* DIRECTIVE
Could you copy the listing word for word, from its first line through the line containing "4. point 718,212", with both ends included?

* EXTRACTED RECORDS
'''

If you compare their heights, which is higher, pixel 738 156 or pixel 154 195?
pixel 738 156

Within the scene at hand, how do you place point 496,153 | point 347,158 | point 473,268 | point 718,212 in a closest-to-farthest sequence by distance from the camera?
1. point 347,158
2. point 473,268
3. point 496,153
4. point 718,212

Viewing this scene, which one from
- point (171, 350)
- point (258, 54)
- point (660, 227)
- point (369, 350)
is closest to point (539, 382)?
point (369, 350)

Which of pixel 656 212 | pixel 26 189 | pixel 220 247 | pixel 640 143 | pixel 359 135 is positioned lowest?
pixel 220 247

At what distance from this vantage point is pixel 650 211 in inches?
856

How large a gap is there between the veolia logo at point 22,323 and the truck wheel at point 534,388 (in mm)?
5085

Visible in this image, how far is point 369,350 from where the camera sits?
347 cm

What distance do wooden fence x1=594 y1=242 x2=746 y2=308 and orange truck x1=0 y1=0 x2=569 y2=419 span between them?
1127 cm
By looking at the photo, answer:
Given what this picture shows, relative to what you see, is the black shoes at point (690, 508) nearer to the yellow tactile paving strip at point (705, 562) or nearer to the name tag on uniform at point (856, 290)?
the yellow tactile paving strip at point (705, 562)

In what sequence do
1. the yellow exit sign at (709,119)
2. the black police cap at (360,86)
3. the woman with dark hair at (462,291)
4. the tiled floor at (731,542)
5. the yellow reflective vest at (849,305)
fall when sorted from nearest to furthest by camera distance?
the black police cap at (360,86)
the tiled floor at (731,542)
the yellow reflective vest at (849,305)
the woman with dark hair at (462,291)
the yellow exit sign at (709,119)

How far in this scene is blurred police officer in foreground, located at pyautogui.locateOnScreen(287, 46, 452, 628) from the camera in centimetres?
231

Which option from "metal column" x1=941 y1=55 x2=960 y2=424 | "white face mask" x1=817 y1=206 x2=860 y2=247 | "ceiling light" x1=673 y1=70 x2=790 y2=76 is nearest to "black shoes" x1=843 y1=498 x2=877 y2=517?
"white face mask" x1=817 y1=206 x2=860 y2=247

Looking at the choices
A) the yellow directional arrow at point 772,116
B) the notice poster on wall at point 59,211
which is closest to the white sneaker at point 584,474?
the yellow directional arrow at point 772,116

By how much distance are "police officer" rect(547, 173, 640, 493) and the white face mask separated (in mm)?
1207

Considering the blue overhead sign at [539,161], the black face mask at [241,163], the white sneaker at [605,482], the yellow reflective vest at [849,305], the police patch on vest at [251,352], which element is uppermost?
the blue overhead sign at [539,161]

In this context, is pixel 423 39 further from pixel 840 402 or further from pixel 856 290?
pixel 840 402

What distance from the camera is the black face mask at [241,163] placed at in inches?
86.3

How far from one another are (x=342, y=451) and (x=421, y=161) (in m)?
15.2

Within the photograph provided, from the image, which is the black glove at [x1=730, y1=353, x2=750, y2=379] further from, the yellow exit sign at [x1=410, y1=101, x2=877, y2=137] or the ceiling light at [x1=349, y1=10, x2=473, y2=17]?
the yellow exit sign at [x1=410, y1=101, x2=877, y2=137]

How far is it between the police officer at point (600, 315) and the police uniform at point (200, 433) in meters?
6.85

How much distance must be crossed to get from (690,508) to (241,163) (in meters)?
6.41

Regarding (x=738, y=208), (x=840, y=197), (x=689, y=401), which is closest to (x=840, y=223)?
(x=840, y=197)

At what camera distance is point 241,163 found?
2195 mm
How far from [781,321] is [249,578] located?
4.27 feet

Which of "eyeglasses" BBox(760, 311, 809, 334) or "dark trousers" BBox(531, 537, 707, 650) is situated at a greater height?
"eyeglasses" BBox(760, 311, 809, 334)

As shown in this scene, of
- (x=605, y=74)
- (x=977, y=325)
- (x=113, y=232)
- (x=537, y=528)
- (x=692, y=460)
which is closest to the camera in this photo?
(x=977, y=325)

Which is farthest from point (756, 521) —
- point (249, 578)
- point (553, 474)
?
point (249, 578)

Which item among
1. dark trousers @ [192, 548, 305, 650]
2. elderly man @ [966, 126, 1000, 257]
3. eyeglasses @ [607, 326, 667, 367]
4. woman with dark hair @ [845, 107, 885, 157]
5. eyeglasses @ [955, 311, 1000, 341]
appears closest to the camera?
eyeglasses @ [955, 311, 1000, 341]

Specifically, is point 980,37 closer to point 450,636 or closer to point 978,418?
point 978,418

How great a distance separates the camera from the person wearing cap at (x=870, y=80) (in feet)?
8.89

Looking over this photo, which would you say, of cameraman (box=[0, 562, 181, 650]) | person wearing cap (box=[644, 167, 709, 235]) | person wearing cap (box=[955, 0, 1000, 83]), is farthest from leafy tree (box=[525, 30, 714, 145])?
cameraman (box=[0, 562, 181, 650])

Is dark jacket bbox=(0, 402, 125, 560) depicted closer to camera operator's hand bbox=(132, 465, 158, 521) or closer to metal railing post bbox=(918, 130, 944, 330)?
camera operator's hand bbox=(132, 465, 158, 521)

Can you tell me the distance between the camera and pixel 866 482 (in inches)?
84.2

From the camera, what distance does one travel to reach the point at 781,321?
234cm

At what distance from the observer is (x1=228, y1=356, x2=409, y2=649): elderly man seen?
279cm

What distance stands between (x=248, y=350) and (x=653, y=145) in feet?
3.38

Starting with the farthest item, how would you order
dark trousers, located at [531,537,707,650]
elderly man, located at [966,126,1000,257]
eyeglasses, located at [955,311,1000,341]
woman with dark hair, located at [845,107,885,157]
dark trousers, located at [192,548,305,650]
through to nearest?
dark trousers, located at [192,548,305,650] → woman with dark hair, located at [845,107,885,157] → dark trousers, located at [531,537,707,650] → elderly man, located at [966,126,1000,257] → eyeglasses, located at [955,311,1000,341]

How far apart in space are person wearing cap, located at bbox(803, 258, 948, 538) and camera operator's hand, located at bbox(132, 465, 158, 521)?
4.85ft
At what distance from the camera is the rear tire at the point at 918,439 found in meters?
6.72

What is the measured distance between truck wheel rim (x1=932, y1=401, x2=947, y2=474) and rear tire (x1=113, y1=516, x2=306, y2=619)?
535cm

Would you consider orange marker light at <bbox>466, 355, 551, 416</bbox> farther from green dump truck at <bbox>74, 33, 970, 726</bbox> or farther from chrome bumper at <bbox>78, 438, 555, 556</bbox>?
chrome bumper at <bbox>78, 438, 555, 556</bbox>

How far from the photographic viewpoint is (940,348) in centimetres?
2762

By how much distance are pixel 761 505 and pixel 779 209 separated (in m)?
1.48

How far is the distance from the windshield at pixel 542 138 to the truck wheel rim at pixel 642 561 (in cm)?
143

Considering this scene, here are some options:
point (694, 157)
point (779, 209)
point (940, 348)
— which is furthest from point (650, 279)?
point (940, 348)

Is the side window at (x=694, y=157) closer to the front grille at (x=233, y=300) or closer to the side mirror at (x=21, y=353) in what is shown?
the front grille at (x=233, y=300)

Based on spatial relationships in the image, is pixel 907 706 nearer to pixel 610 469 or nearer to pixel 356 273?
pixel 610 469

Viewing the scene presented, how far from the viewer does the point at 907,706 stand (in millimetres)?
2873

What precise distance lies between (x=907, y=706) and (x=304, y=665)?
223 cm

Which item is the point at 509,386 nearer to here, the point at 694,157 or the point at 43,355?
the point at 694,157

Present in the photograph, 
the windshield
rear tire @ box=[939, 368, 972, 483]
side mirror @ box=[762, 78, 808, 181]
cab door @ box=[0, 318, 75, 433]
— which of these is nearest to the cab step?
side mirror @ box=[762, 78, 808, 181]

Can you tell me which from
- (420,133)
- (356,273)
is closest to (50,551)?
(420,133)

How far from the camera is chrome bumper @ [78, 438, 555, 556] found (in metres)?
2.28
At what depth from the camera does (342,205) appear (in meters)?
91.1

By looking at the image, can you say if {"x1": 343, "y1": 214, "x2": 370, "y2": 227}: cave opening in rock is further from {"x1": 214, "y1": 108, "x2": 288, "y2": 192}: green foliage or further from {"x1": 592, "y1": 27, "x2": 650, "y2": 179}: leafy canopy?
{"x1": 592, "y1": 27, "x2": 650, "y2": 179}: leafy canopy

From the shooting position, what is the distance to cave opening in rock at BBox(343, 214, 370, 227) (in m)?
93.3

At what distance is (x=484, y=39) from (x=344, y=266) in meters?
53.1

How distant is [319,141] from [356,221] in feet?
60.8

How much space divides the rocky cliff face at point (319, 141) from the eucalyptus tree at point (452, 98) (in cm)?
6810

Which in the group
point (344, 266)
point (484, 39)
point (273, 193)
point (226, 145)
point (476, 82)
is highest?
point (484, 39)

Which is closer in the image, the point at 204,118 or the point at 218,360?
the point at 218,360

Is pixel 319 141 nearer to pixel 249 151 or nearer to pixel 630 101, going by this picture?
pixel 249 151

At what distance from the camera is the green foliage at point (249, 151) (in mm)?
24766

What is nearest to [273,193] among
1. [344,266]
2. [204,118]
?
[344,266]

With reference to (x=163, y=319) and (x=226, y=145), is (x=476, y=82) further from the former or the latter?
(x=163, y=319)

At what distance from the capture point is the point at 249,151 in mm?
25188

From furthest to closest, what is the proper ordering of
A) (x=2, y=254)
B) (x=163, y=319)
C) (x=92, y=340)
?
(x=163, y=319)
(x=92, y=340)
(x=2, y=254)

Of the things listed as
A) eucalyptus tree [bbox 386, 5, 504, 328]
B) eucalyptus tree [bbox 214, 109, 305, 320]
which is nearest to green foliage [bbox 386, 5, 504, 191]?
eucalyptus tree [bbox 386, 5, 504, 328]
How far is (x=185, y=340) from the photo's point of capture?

'''

* RESULT FOR THIS EXERCISE
If you compare their heights, which is higher, pixel 738 156 or pixel 154 195?
pixel 738 156

Within the scene at hand, how do you place point 496,153 | point 347,158 | point 473,268 | point 718,212 in a closest-to-farthest sequence by distance from the camera?
1. point 347,158
2. point 473,268
3. point 496,153
4. point 718,212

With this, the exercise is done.